May 14, 2013
Figure 1 shows a portion of a relational table contained in a real, large information system. The table concerns the customers of an organization, where each row stores data about a single customer. The first column contains her code (if the code is negative, then the record refers to a special customer, called “fictitious”), columns 2 and 3 specify the time interval of validity for the record, ID_GROUP indicates the group the customer belongs to (if the value of FLAG_CP is “S”, then the customer is the leader of the group, and if FLAG_CF is “S”, then the customer is the controller of the group), FATTURATO is the annual turnover (but the value is valid only if FLAG_FATT is “S”). Obviously, each notion mentioned above (like “fictitious”, “group”, “leader”, etc.) has a specific meaning in the organization, and understanding such meaning is crucial if one wants to correctly manage the data in the table and extract information out of it. Similar rules hold for the other 47 columns that, for lack of space, are not shown in the figure.
Those who have experience of large databases, or databases that are part of large information systems will not be surprised to see such complexity in a single data structure. Now, think of a database with many tables of this kind, and try to imagine a poor final user accessing such tables to extract useful information. The problem is even more severe if one considers that information systems in the real world use different (often many) heterogeneous data sources, both internal and external to the organization. Finally, if we add to the picture the (inevitable) need of dealing with big data, and consider in particular the two v’s of “volume” and “velocity”, we can easily understand why effectively accessing, integrating and managing data in complex organizations is still one of the main issues faced by IT industry nowadays.
The above is a simple example motivating the claim that governing the resources (data, meta-data, services, processes, etc.) of modern information systems is still an outstanding problem. I would like to go in more detail on three important aspects related to this issue.
Accessing and querying data. Although the initial design of a collection of data sources might be adequate, corrective maintenance actions tend to re-shape them into a form that often diverges from the original structure. Also, they are often subject to changes so as to adapt to specific, application-dependent needs. Analogously, applications are continuously modified for accommodating new requirements, and guaranteeing their seamless usage within the organization is costly. The result is that the data stored in different sources and the processes operating over them tend to be redundant, mutually inconsistent, and obscure for large classes of users. So, query formulation often requires interacting with IT experts who know where the data are and what they mean in the various contexts, and can therefore translate the information need expressed by the user into appropriate queries. It is not rare to see organizations where this process requires domain experts to send a request to the data management staff and wait for several days (or even weeks, at least in some Public Administrations in Italy…) before they receive a (possibly inappropriate) query in response. In summary, it is often exceedingly difficult for end users to single out exactly the data that are relevant for them, even though they are perfectly able to describe their requirement in terms of business concepts.
--------------------
● **WRITTEN REQUEST 1**
Copy the rows from the line containing "Is [610,83,853,164]: warehouse" through the end of the rows, including both ends, and leave out the pictures.
The data governance passage and the rows were taken from unrelated sources.

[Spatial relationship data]
--------------------
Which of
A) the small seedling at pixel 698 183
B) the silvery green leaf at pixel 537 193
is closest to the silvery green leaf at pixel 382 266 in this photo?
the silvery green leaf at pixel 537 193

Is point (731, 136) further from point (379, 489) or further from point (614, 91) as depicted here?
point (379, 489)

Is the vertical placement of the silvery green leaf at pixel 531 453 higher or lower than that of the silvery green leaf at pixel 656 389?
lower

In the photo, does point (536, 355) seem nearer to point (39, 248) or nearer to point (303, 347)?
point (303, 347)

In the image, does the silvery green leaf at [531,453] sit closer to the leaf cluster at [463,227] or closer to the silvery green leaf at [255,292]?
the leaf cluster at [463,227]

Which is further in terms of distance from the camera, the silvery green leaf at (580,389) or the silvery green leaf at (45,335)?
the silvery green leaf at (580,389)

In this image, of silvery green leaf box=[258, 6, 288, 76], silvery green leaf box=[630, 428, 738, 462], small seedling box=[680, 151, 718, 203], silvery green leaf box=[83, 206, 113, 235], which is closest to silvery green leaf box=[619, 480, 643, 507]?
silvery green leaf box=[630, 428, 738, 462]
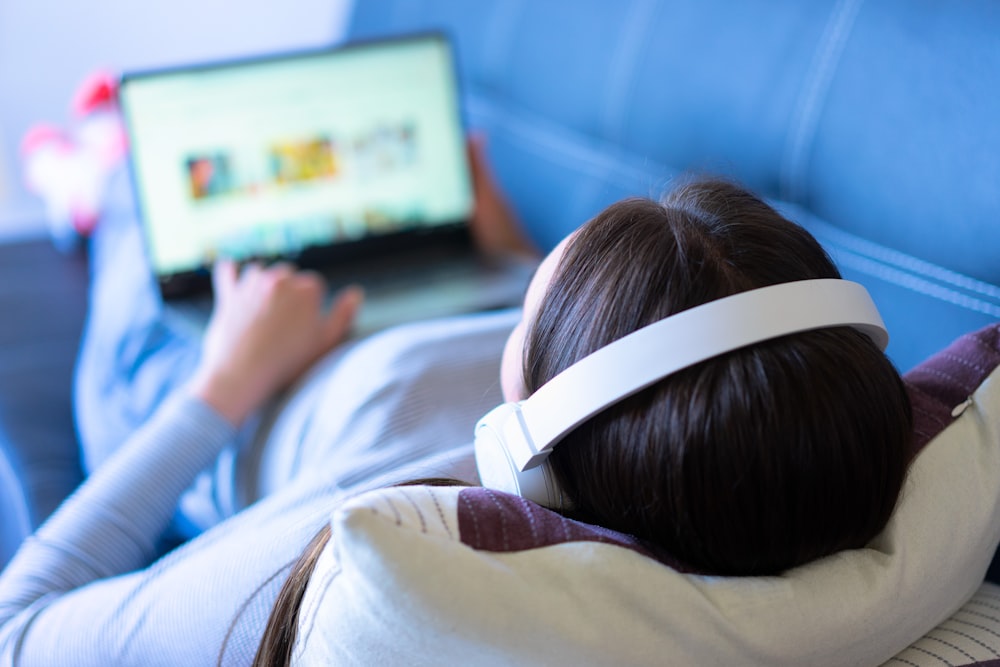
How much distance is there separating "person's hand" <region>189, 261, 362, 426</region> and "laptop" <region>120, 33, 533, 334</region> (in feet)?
0.22

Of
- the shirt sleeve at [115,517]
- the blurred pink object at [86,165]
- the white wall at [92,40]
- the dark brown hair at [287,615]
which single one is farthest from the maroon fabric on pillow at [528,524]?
the white wall at [92,40]

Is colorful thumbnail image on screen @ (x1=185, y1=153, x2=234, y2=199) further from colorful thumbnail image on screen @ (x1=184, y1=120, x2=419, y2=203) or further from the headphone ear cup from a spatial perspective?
the headphone ear cup

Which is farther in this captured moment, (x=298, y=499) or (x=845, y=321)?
(x=298, y=499)

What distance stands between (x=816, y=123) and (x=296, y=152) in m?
0.67

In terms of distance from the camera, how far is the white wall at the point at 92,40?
94.8 inches

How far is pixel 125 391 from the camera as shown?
1165 mm

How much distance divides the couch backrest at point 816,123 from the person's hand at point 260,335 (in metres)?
0.41

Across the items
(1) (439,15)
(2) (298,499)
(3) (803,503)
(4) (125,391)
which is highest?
(1) (439,15)

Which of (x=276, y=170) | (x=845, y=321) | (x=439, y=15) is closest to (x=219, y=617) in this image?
(x=845, y=321)

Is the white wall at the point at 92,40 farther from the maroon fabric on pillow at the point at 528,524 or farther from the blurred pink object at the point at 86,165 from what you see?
the maroon fabric on pillow at the point at 528,524

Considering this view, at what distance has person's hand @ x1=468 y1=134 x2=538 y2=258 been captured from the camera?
1.35m

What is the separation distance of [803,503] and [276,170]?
93 cm

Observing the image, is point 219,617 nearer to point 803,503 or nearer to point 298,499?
point 298,499

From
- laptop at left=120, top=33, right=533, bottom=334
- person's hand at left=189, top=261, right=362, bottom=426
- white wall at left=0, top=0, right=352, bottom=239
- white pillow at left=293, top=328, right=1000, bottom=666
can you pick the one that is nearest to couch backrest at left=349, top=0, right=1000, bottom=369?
laptop at left=120, top=33, right=533, bottom=334
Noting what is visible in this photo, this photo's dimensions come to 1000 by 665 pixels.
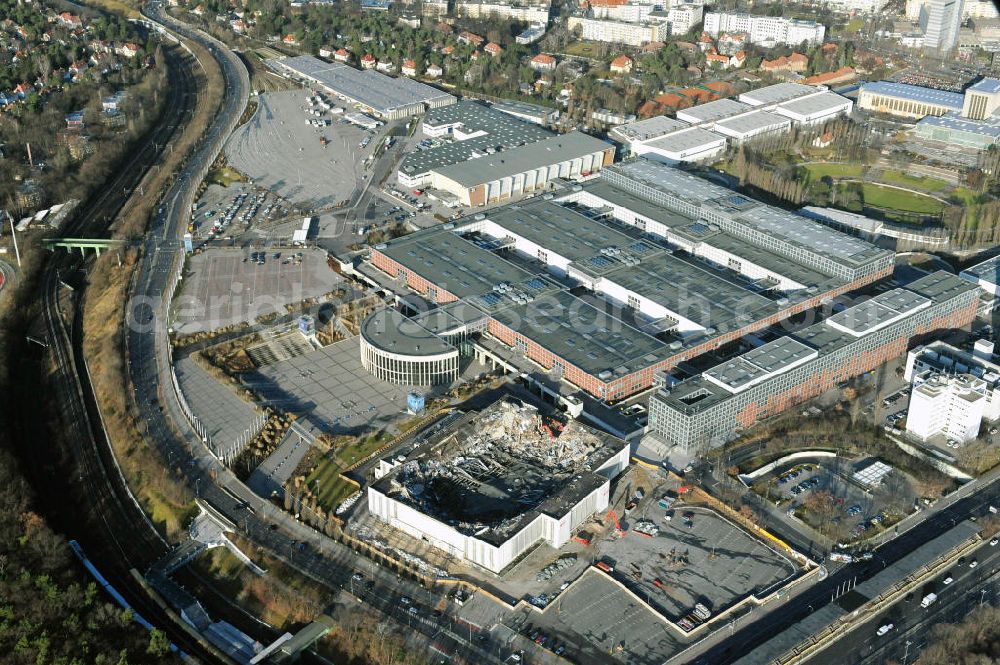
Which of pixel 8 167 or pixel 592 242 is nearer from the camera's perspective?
pixel 592 242

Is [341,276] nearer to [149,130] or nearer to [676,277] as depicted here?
[676,277]

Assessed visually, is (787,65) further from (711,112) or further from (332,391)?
(332,391)

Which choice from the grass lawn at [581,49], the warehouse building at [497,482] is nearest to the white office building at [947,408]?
the warehouse building at [497,482]

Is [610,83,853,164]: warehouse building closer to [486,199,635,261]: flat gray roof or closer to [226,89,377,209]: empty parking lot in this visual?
[486,199,635,261]: flat gray roof

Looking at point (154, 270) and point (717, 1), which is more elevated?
point (717, 1)

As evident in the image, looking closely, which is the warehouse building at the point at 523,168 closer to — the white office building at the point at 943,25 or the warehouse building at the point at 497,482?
the warehouse building at the point at 497,482

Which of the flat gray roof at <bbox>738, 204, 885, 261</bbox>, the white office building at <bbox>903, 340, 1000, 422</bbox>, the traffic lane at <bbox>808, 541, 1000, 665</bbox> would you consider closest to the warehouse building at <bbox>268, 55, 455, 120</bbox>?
the flat gray roof at <bbox>738, 204, 885, 261</bbox>

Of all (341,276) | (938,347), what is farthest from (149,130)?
(938,347)
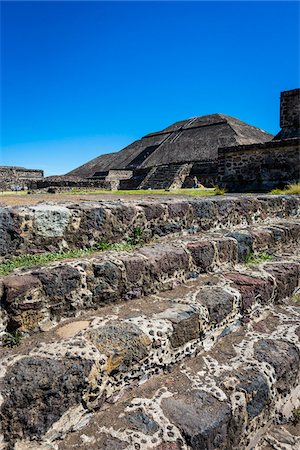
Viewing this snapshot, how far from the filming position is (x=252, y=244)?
3355mm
--------------------
● **WRITTEN REQUEST 2**
According to the data governance passage, what does it mean when a customer's code is negative?

● **CORRECT OUTPUT 1**
Is [610,83,853,164]: warehouse building closer to [486,199,635,261]: flat gray roof or closer to [226,89,377,209]: empty parking lot in this visual?
[486,199,635,261]: flat gray roof

Looking at point (154, 270) and point (717, 1), which is more elevated?
point (717, 1)

As evident in the image, looking closely, which is the warehouse building at the point at 523,168 closer to — the white office building at the point at 943,25 or the warehouse building at the point at 497,482?
the warehouse building at the point at 497,482

Which of the flat gray roof at <bbox>738, 204, 885, 261</bbox>, the white office building at <bbox>903, 340, 1000, 422</bbox>, the traffic lane at <bbox>808, 541, 1000, 665</bbox> would you consider closest to the warehouse building at <bbox>268, 55, 455, 120</bbox>?
the flat gray roof at <bbox>738, 204, 885, 261</bbox>

Of all (341,276) | (938,347), what is farthest from (149,130)?
(938,347)
Viewing this snapshot, how far from the filming position is (x=252, y=244)?
3355mm

● **CORRECT OUTPUT 2**
The record refers to a special customer called "fictitious."